The true beauty of America -- its shining grace, its strength, its heart -- is its fundamental ideal of inclusion. When we ask you to send us your tired, your poor, your huddled masses, it is to welcome them into our house with open arms. We don't ask them to forget their homelands, to abandon all that has made them who they are. All we ask is that they respect us and lend us their talent, their intelligence, their creativity, and hard work so as to make us all greater than the sum of our individual contributions.
Loving America is not a zero-sum game in which you must forget your roots. Just ask Pablo Mastroeni, midfielder on the U.S. team, whose father is a die-hard Argentinean but whose son is part of a new generation of American soccer stars who are making an impression on the world scene. If all of us in Miami learned to accept and celebrate our diversity as the true strength of this town, instead of seeing our differences as walls between us, we could be a city for the world to admire and emulate.
Just don't look to flip-flopping politicians for help: I was very interested to go back and reread the New Times special report on poverty titled "We're Number One!" (September 26 and October 3, 2002). In the article "What Did You Do in the War on Poverty?" Miami Commissioner Arthur Teele responded, "I've focused on three things: jobs, jobs, and more jobs. It's not that complicated, really. The problem in Liberty City and Little Haiti is that we don't have ... businesses that hire from within the community."
Recently Miami Today ran a story titled, "112 Businesses that Little Haiti Park Would Displace Cry Foul." Little Haiti is one of the poorest communities in the poorest city in America. Apparently if this proposed park goes through, 112 businesses and up to 800 employees will be evicted. I was very interested in Commissioner Teele's comments: "Job loss," he said, referring to the fate of the businesses, "has no merit to me in the broader context, for the role of the City of Miami. It is not the role [of the city] to provide jobs ... [the city's] role is to provide streets, sidewalks, parks, police, and fire protection."

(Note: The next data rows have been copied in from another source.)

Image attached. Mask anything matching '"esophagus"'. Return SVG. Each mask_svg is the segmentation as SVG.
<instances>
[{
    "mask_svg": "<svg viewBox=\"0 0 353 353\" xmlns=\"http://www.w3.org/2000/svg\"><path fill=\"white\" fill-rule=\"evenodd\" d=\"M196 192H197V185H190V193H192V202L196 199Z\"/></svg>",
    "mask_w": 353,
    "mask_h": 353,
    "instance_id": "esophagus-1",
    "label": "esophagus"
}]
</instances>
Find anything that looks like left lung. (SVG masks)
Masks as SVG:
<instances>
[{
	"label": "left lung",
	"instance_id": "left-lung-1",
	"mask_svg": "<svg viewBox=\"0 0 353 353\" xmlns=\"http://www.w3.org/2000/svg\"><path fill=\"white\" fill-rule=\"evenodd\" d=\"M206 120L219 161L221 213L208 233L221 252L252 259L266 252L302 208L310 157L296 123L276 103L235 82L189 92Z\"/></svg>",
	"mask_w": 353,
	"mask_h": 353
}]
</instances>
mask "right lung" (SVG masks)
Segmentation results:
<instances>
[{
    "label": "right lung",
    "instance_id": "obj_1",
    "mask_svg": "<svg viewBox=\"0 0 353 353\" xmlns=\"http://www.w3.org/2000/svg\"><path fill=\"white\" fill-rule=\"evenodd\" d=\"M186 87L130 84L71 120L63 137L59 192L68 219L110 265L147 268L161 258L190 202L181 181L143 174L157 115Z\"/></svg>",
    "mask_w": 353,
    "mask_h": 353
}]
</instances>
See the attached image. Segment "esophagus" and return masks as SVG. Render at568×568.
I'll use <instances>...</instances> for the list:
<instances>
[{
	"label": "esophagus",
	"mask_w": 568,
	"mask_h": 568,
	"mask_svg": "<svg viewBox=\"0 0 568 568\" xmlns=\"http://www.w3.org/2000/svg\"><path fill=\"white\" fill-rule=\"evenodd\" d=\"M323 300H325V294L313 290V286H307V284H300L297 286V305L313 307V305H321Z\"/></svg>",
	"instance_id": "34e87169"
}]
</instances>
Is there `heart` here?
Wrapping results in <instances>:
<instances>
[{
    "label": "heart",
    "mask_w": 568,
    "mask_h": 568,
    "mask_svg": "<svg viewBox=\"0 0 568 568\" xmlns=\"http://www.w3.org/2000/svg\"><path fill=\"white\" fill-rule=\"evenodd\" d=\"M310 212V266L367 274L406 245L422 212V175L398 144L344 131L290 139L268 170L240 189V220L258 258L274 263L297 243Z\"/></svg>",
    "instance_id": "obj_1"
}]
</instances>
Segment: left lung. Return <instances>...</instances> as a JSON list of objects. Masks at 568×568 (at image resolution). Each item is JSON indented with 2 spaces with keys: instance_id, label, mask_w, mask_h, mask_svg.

Commissioner Teele's comments seemed to be in contradiction to his comments in New Times just five months ago. I represent the Lemon City Taxpayers Association, a group of business and property owners in Little Haiti, and I happen to know the majority of jobs that would be evicted do in fact come from within the community. Has something happened in the last five months to change Commissioner Teele's focus from jobs, jobs, and more jobs? Why is Commissioner Teele trying to evict the economic heart and soul of Little Haiti when far better sites for a proposed park are available?